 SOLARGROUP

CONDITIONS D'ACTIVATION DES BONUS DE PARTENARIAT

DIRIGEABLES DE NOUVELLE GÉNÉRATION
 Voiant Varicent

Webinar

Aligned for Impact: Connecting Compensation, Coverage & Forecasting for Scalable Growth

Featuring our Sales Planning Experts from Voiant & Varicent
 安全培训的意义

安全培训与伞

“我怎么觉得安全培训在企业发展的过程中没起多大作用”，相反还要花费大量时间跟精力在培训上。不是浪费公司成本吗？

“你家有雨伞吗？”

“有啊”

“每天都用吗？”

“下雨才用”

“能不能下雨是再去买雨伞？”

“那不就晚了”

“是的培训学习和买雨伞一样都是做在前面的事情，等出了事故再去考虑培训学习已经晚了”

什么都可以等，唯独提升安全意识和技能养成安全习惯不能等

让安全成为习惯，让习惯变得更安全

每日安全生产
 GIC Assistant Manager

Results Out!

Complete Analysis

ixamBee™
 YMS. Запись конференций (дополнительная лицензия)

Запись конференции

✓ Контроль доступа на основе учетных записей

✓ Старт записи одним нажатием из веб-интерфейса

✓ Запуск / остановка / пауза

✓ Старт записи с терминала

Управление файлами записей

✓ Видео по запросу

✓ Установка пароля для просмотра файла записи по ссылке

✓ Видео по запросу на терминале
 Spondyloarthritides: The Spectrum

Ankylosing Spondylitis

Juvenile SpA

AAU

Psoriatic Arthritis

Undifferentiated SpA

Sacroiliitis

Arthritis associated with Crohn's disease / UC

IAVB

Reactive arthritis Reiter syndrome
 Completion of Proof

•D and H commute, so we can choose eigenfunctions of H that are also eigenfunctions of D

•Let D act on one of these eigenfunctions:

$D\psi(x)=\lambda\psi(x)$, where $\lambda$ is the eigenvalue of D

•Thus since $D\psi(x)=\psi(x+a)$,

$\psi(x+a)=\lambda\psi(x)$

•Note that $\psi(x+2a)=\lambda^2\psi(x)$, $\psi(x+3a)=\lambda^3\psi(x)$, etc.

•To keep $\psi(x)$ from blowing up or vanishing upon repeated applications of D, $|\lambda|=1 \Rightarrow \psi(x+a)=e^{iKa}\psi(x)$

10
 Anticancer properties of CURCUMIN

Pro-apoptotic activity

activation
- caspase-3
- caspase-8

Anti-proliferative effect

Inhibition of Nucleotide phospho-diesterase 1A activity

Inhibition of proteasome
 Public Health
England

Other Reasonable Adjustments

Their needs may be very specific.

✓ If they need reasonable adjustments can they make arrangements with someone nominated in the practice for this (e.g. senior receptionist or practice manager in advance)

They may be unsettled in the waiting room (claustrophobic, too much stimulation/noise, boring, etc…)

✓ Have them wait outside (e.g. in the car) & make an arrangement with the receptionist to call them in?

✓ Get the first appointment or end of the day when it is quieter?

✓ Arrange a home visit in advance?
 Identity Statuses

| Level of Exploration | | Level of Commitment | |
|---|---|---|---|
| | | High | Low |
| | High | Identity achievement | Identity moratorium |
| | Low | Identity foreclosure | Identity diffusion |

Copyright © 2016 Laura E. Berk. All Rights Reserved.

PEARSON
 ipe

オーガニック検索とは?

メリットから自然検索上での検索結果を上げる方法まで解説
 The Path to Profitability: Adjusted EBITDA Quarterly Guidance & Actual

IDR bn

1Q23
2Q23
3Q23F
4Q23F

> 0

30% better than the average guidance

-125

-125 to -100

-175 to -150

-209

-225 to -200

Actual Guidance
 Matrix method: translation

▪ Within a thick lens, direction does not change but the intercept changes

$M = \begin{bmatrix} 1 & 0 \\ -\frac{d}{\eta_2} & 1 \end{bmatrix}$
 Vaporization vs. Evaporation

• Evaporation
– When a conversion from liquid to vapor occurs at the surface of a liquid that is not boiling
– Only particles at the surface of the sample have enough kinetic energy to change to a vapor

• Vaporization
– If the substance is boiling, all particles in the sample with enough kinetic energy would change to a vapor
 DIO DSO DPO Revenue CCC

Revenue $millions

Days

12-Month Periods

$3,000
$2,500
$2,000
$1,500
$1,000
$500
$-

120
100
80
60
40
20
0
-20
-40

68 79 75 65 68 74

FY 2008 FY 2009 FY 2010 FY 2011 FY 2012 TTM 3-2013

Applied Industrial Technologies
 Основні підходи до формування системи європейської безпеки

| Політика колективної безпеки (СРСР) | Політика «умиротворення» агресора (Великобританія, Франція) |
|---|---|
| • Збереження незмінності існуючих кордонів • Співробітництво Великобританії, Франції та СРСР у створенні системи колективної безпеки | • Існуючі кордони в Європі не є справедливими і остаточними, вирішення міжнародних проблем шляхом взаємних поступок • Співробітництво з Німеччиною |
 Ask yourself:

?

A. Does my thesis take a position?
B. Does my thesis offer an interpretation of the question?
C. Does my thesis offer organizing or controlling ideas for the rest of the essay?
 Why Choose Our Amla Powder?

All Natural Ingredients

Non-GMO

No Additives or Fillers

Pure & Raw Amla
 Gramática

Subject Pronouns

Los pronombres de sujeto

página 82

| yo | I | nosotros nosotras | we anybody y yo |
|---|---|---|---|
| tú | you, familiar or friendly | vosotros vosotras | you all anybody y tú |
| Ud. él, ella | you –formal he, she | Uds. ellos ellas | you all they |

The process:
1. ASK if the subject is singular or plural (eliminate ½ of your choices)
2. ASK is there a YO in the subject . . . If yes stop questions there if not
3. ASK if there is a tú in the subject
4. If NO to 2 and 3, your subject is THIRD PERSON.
*****
Quote exactly the opening line of the material above and every line after it, up to and including the line that contains "GIC Assistant Manager".

 SOLARGROUP

CONDITIONS D'ACTIVATION DES BONUS DE PARTENARIAT

DIRIGEABLES DE NOUVELLE GÉNÉRATION
 Voiant Varicent

Webinar

Aligned for Impact: Connecting Compensation, Coverage & Forecasting for Scalable Growth

Featuring our Sales Planning Experts from Voiant & Varicent
 安全培训的意义

安全培训与伞

“我怎么觉得安全培训在企业发展的过程中没起多大作用”，相反还要花费大量时间跟精力在培训上。不是浪费公司成本吗？

“你家有雨伞吗？”

“有啊”

“每天都用吗？”

“下雨才用”

“能不能下雨是再去买雨伞？”

“那不就晚了”

“是的培训学习和买雨伞一样都是做在前面的事情，等出了事故再去考虑培训学习已经晚了”

什么都可以等，唯独提升安全意识和技能养成安全习惯不能等

让安全成为习惯，让习惯变得更安全

每日安全生产
 GIC Assistant Manager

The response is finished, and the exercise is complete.